··· Exercise materials ···

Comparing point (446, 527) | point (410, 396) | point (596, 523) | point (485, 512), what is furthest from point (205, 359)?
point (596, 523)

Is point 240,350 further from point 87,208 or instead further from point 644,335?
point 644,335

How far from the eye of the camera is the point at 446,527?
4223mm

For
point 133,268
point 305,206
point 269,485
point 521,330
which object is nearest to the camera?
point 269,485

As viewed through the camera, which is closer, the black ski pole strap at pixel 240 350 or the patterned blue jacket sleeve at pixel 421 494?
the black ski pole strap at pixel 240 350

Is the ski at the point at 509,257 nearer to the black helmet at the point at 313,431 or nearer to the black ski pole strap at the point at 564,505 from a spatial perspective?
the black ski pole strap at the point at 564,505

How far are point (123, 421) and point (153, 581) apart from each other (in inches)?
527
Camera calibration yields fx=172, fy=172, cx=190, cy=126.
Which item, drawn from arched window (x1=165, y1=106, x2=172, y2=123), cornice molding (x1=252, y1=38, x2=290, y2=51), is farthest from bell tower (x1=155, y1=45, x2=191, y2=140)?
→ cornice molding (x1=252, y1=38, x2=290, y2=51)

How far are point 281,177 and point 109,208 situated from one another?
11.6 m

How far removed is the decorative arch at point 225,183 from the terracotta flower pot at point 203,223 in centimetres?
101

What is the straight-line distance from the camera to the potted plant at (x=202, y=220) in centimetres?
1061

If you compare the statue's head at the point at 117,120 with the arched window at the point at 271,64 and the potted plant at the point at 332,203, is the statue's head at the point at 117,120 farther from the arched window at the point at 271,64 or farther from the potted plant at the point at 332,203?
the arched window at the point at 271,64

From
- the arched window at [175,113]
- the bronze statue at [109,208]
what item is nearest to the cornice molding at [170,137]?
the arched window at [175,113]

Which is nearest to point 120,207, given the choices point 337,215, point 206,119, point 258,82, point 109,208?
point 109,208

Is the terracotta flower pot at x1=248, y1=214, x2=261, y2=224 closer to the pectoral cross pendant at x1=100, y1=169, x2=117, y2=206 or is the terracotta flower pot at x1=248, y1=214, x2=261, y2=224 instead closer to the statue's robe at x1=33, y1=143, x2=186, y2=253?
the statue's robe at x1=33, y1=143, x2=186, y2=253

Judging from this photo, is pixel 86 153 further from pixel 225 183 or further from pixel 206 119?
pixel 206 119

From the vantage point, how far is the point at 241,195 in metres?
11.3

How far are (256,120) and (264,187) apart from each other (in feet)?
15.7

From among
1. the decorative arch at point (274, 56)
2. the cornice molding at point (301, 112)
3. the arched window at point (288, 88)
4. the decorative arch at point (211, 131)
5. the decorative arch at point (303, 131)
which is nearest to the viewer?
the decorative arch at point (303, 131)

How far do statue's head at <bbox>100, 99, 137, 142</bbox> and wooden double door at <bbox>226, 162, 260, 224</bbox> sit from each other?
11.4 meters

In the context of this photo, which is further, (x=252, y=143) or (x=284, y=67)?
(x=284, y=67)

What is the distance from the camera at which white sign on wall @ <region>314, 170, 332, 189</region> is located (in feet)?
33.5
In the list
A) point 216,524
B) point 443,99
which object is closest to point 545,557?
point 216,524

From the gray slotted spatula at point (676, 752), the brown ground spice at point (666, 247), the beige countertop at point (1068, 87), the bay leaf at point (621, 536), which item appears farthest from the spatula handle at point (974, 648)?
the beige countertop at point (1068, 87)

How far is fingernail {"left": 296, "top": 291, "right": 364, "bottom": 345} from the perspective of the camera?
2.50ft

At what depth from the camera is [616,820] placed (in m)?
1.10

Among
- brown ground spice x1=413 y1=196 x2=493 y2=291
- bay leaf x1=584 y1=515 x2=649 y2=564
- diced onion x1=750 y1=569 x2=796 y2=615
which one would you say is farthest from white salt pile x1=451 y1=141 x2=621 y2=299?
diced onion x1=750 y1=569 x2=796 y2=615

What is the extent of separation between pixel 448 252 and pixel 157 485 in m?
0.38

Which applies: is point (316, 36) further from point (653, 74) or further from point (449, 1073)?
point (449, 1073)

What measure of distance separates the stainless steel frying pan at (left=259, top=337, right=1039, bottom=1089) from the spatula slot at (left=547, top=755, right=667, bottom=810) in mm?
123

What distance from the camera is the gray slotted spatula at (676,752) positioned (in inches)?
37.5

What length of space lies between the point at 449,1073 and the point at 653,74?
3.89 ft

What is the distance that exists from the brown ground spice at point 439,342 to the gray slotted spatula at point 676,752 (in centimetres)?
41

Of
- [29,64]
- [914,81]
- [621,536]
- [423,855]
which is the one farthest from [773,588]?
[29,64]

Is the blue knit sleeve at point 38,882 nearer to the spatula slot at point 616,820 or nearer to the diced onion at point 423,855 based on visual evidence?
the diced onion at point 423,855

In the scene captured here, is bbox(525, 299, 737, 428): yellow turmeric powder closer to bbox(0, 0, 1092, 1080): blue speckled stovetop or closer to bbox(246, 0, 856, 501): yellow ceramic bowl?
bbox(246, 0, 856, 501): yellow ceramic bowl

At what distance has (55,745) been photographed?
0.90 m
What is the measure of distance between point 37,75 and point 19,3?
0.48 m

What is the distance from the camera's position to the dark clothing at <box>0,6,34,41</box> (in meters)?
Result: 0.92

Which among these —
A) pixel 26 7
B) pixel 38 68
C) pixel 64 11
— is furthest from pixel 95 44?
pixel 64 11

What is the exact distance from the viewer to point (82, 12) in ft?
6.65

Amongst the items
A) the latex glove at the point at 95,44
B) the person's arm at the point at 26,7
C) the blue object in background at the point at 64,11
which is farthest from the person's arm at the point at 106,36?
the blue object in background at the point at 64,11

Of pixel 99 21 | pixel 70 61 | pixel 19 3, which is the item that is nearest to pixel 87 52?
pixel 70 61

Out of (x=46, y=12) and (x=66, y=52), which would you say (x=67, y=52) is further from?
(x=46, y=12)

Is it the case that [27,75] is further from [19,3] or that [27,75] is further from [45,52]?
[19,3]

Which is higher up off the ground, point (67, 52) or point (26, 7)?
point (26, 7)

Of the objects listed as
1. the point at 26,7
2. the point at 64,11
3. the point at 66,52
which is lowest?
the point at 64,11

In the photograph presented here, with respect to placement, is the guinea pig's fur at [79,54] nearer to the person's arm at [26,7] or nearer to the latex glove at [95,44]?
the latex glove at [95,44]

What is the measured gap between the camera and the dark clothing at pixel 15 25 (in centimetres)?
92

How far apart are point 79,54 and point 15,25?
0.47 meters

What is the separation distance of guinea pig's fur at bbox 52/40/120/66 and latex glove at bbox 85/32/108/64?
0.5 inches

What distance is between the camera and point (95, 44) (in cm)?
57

···

Problem to solve
Print all of the data exactly as it was given.

Final result
Comparing point (446, 527) | point (410, 396) | point (596, 523) | point (485, 512), what is furthest from point (205, 359)?
point (596, 523)

Is point 240,350 further from point 87,208 or instead further from point 644,335?
point 644,335

How far from the eye of the camera is the point at 446,527?
4223mm

For
point 133,268
point 305,206
point 269,485
point 521,330
which object is nearest to the camera?
point 269,485

As viewed through the camera, which is closer, the black ski pole strap at pixel 240 350 or the patterned blue jacket sleeve at pixel 421 494?
the black ski pole strap at pixel 240 350

Is the ski at the point at 509,257 nearer to the black helmet at the point at 313,431 or nearer to the black ski pole strap at the point at 564,505 from a spatial perspective?
the black ski pole strap at the point at 564,505

How far are point (123, 421) and point (153, 581) apart from each other (in inches)?
527
Camera calibration yields fx=172, fy=172, cx=190, cy=126.
Which item, drawn from arched window (x1=165, y1=106, x2=172, y2=123), cornice molding (x1=252, y1=38, x2=290, y2=51), is farthest from bell tower (x1=155, y1=45, x2=191, y2=140)?
→ cornice molding (x1=252, y1=38, x2=290, y2=51)

How far are point 281,177 and point 109,208 situated from one another?
11.6 m

How far removed is the decorative arch at point 225,183 from the terracotta flower pot at point 203,223 in centimetres?
101

What is the straight-line distance from the camera to the potted plant at (x=202, y=220) in centimetres?
1061

If you compare the statue's head at the point at 117,120 with the arched window at the point at 271,64 and the potted plant at the point at 332,203, is the statue's head at the point at 117,120 farther from the arched window at the point at 271,64 or farther from the potted plant at the point at 332,203?
the arched window at the point at 271,64

From
- the arched window at [175,113]
- the bronze statue at [109,208]
what item is nearest to the cornice molding at [170,137]?
the arched window at [175,113]

Which is nearest to point 120,207, given the choices point 337,215, point 206,119, point 258,82, point 109,208?
point 109,208

Is the terracotta flower pot at x1=248, y1=214, x2=261, y2=224 closer to the pectoral cross pendant at x1=100, y1=169, x2=117, y2=206 or is the terracotta flower pot at x1=248, y1=214, x2=261, y2=224 instead closer to the statue's robe at x1=33, y1=143, x2=186, y2=253?
the statue's robe at x1=33, y1=143, x2=186, y2=253

Judging from this photo, is pixel 86 153 further from pixel 225 183 or further from pixel 206 119?
pixel 206 119

From the vantage point, how far is the point at 241,195 in metres?
11.3

How far are (256,120) and (264,187) apart from each other (in feet)?
15.7

From among
1. the decorative arch at point (274, 56)
2. the cornice molding at point (301, 112)
3. the arched window at point (288, 88)
4. the decorative arch at point (211, 131)
5. the decorative arch at point (303, 131)
which is nearest to the viewer?
the decorative arch at point (303, 131)

How far do statue's head at <bbox>100, 99, 137, 142</bbox> and wooden double door at <bbox>226, 162, 260, 224</bbox> sit from each other?
11.4 meters

In the context of this photo, which is further, (x=252, y=143) or (x=284, y=67)?
(x=284, y=67)

What is the distance from the camera at which white sign on wall @ <region>314, 170, 332, 189</region> is located (in feet)?
33.5
In the list
A) point 216,524
B) point 443,99
which object is closest to point 545,557?
point 216,524

From the gray slotted spatula at point (676, 752), the brown ground spice at point (666, 247), the beige countertop at point (1068, 87), the bay leaf at point (621, 536), which item appears farthest from the spatula handle at point (974, 648)?
the beige countertop at point (1068, 87)

How far is fingernail {"left": 296, "top": 291, "right": 364, "bottom": 345} from the perspective of the camera?
2.50ft

At what depth from the camera is [616,820] placed (in m)?
1.10

Among
- brown ground spice x1=413 y1=196 x2=493 y2=291
- bay leaf x1=584 y1=515 x2=649 y2=564
- diced onion x1=750 y1=569 x2=796 y2=615
which one would you say is farthest from white salt pile x1=451 y1=141 x2=621 y2=299?
diced onion x1=750 y1=569 x2=796 y2=615

What is the extent of separation between pixel 448 252 and pixel 157 485 in m?
0.38

Which applies: is point (316, 36) further from point (653, 74) or further from point (449, 1073)?
point (449, 1073)

What measure of distance separates the stainless steel frying pan at (left=259, top=337, right=1039, bottom=1089) from the spatula slot at (left=547, top=755, right=667, bottom=810) in mm?
123

What distance from the camera is the gray slotted spatula at (676,752) positioned (in inches)?
37.5

What length of space lies between the point at 449,1073 and the point at 653,74?
3.89 ft

What is the distance that exists from the brown ground spice at point 439,342 to the gray slotted spatula at point 676,752 (in centimetres)?
41

Of
- [29,64]
- [914,81]
- [621,536]
- [423,855]
which is the one farthest from [773,588]?
[29,64]

Is the blue knit sleeve at point 38,882 nearer to the spatula slot at point 616,820 or nearer to the diced onion at point 423,855 based on visual evidence?
the diced onion at point 423,855

In the scene captured here, is bbox(525, 299, 737, 428): yellow turmeric powder closer to bbox(0, 0, 1092, 1080): blue speckled stovetop or closer to bbox(246, 0, 856, 501): yellow ceramic bowl?
bbox(246, 0, 856, 501): yellow ceramic bowl

At what distance has (55,745) been photographed?
0.90 m
What is the measure of distance between point 37,75 and point 19,3?
0.48 m

What is the distance from the camera's position to the dark clothing at <box>0,6,34,41</box> (in meters)?
Result: 0.92

Which among these —
A) pixel 26 7
B) pixel 38 68
C) pixel 64 11
— is furthest from pixel 95 44?
pixel 64 11

What is the exact distance from the viewer to point (82, 12) in ft?
6.65

Amongst the items
A) the latex glove at the point at 95,44
B) the person's arm at the point at 26,7
C) the blue object in background at the point at 64,11
which is farthest from the person's arm at the point at 106,36?
the blue object in background at the point at 64,11

Of pixel 99 21 | pixel 70 61 | pixel 19 3, which is the item that is nearest to pixel 87 52?
pixel 70 61

Out of (x=46, y=12) and (x=66, y=52), which would you say (x=67, y=52) is further from?
(x=46, y=12)

Is it the case that [27,75] is further from [19,3] or that [27,75] is further from [45,52]?
[19,3]

Which is higher up off the ground, point (67, 52) or point (26, 7)?
point (26, 7)

Of the objects listed as
1. the point at 26,7
2. the point at 64,11
3. the point at 66,52
which is lowest?
the point at 64,11

In the photograph presented here, with respect to placement, is the guinea pig's fur at [79,54] nearer to the person's arm at [26,7] or nearer to the latex glove at [95,44]?
the latex glove at [95,44]

What is the measured gap between the camera and the dark clothing at pixel 15 25 (in centimetres)?
92

How far apart are point 79,54 and point 15,25?
0.47 meters

What is the separation distance of guinea pig's fur at bbox 52/40/120/66 and latex glove at bbox 85/32/108/64?
0.5 inches

What distance is between the camera and point (95, 44) (in cm)?
57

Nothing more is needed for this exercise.